◆ **Exercise aim**
Each line in the records below, from the one that contains "United States, site archbold_FL-37." to the one that contains "United States, site archbold_FL-16.", should be reproduced exactly, the first and last included.

◆ **Task input**

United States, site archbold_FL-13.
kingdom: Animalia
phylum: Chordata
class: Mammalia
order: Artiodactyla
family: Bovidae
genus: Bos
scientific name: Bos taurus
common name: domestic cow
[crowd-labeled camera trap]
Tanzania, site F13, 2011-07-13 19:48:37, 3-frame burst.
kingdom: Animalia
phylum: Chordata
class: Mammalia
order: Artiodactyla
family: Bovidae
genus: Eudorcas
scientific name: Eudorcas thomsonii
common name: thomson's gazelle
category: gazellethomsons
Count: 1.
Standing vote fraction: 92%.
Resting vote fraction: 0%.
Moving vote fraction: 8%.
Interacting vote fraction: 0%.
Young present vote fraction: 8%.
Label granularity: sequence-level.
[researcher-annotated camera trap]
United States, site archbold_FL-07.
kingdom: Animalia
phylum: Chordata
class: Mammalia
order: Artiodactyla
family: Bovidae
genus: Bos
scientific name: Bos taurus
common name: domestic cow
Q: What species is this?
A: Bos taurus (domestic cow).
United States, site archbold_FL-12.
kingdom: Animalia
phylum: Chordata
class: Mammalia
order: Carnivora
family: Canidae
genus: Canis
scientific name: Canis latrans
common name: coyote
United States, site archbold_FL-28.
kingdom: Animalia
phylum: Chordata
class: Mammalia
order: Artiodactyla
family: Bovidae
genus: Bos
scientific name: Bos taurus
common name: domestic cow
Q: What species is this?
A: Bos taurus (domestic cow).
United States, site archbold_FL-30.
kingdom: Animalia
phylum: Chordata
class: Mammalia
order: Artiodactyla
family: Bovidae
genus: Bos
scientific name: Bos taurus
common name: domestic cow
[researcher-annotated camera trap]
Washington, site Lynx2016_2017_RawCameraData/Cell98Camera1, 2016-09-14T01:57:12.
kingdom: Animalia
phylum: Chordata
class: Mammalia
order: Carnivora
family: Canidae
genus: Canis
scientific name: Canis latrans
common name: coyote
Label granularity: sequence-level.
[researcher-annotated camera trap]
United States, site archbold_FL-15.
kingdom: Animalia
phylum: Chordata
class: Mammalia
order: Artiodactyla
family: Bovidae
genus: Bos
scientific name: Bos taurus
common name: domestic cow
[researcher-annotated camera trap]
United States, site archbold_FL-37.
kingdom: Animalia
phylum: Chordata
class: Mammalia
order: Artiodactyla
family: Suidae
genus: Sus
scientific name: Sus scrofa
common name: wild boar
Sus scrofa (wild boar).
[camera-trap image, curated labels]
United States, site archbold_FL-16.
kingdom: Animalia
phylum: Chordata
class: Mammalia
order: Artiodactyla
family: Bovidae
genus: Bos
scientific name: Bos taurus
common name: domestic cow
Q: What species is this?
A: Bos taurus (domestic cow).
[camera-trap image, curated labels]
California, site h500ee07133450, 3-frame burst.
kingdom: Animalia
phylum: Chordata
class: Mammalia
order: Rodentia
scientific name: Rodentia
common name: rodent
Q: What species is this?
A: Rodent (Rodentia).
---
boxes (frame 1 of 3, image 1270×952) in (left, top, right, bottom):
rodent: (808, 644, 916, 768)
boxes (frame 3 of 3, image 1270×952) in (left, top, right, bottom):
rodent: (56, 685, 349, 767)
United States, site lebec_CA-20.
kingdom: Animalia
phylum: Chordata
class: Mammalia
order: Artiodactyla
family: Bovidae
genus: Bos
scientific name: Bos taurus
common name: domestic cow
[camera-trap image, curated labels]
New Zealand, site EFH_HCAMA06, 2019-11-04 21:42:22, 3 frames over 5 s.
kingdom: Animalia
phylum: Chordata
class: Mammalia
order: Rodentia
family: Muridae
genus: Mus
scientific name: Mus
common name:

◆ **Exercise solution**
United States, site archbold_FL-37.
kingdom: Animalia
phylum: Chordata
class: Mammalia
order: Artiodactyla
family: Suidae
genus: Sus
scientific name: Sus scrofa
common name: wild boar
Sus scrofa (wild boar).
[camera-trap image, curated labels]
United States, site archbold_FL-16.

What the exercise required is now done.